HER milletin kendine ait bir nağme bütünlüğü vardır. Besteler değişir, nota dizilimleri değişir ama insana verdiği hissiyat ve ritim sıklıkla aynıdır. Bu artık o toplumda müzikal kimliğin derinliğine işaret eder. Ve her zaman söylendiği üzere müzik elbette evrenseldir; insan her milletin tınısında başka bir tat, başka bir duygu bulabilir. Fakat müziğin seslerden müteşekkil olduğunu ve seslerin de insanın ruhsal yapısında çok tesirli bir değişim süreci başlatabildiğini de akılda tutmak gerekiyor.

Özellikle de çocukların ve gençlerin tercih ettiği tarzlara iyi bakmak lâzım. Sözler de bir o kadar etkin; fakat daha ziyade tercih edilen ses aralıkları ve tempo, kişinin duygu dünyasında çok anî dönüşümleri kolaylıkla sağlayabiliyor.

Batı müziğinde sesler çok daha belirgindir meselâ.
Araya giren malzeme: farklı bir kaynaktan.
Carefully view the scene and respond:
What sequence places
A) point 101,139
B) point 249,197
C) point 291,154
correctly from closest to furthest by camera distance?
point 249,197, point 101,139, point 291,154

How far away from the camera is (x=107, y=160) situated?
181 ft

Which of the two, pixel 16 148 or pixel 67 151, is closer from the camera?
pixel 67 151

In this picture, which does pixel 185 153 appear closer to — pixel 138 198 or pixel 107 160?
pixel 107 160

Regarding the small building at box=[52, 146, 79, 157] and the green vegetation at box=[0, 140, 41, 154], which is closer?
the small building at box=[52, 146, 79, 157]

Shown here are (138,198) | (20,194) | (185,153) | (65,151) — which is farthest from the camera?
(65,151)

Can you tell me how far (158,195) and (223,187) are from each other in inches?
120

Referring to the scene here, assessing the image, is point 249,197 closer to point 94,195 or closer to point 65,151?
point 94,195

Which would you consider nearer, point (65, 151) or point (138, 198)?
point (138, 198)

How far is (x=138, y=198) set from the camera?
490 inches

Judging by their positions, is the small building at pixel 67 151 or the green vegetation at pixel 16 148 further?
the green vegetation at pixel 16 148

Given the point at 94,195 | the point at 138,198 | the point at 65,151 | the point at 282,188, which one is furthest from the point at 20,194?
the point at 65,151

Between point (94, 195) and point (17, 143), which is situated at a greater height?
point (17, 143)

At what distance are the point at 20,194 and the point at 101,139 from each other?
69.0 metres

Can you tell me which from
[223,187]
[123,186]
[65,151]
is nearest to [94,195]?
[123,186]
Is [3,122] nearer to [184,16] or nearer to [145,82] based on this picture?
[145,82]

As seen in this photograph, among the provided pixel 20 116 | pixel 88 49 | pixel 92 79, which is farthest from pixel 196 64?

Sekizli nota dizilimine ek olarak, notaların yarım ton kalınlaştırılması ve yarım ton inceltilmesi yoluyla ara sesler elde edilir. Uzak Doğu müziğinde de seslerin bir beste içerisinde tercih edildiği aralık çok farklıdır. Bırakın yarım ses incelen kalınlaşan nağmeleri, üçer beşer nota inip çıkmakla insanı şaşırtan dinletiler oluştururlar. Bu bir tercihten ziyade toplumların hissediş kimliğini meydana getiriyor.

Gelelim Türk müziğine… Tabiî Türk müziğinden kastım, Batı’nın formlarıyla meydana getirilen modern nağmeler değil. Çok eski zamanlardan beri kullanılan ve Osmanlı’da sanata olan güçlü tutkuyla birlikte zirve yapan, Arap, Fars ve İslâm motifleriyle bezenen hakikatli bestelerden bahsediyorum.

Türk müziğinde sesleri sadece yarım ton inceltip yarım ton kalınlaştırmakla yetinmezsiniz. İki nota arasında çeşitli notalar vardır. Örneğin do ve re notaları arasında do diyez ve re bemol bulunurken, Doğu formunda bu iki nota arasına farklı diyez ve bemoller girecek, sesler daha da çeşitlenecek ve duygu aktarımı çok daha yoğun olacaktır.

Her neyse, çok da teknik kısma girmeden asıl derde dokunmalı…

Şimdilerde “elektronik müzik” denilen ve enstrümanların çıkardığı sesleri doğa formlarından değil de mekanik titreşimlerden esinlenerek dinleyiciye sunan bu yeni stil, insanî duyguları da mekanize ediyor. Yapay duygular ve dijital ses bloklarının insan zihninde yaptığı absürt düşünce yolları, insanın tabiî hâllerini de yabancılaştırıyor. Hâlbuki ruha iyi gelen nağmelerle pek çok hastalığın bile tedavi edilebildiğini biz Osmanlı zamanından biliyoruz. Akıl ve ruh hastalıklarının yanında çeşitli fiziksel rahatsızlıkları da insanın duygusunu iyiye ve güzele yönlendiren nağmelerle iyi edildiği bir gerçek. Bunun yerine isyankâr sözleri besleyen dijital ve mekanik ses biçimleri, sağlıklı insanları da hasta ediyor. Sıklıkla ruhsal ve psikolojik açıdan gençleri hasta eden bu modern müzik, zamanla hayatî organları da harap ediyor. Zaten her şeyin başı psikoloji değil miydi?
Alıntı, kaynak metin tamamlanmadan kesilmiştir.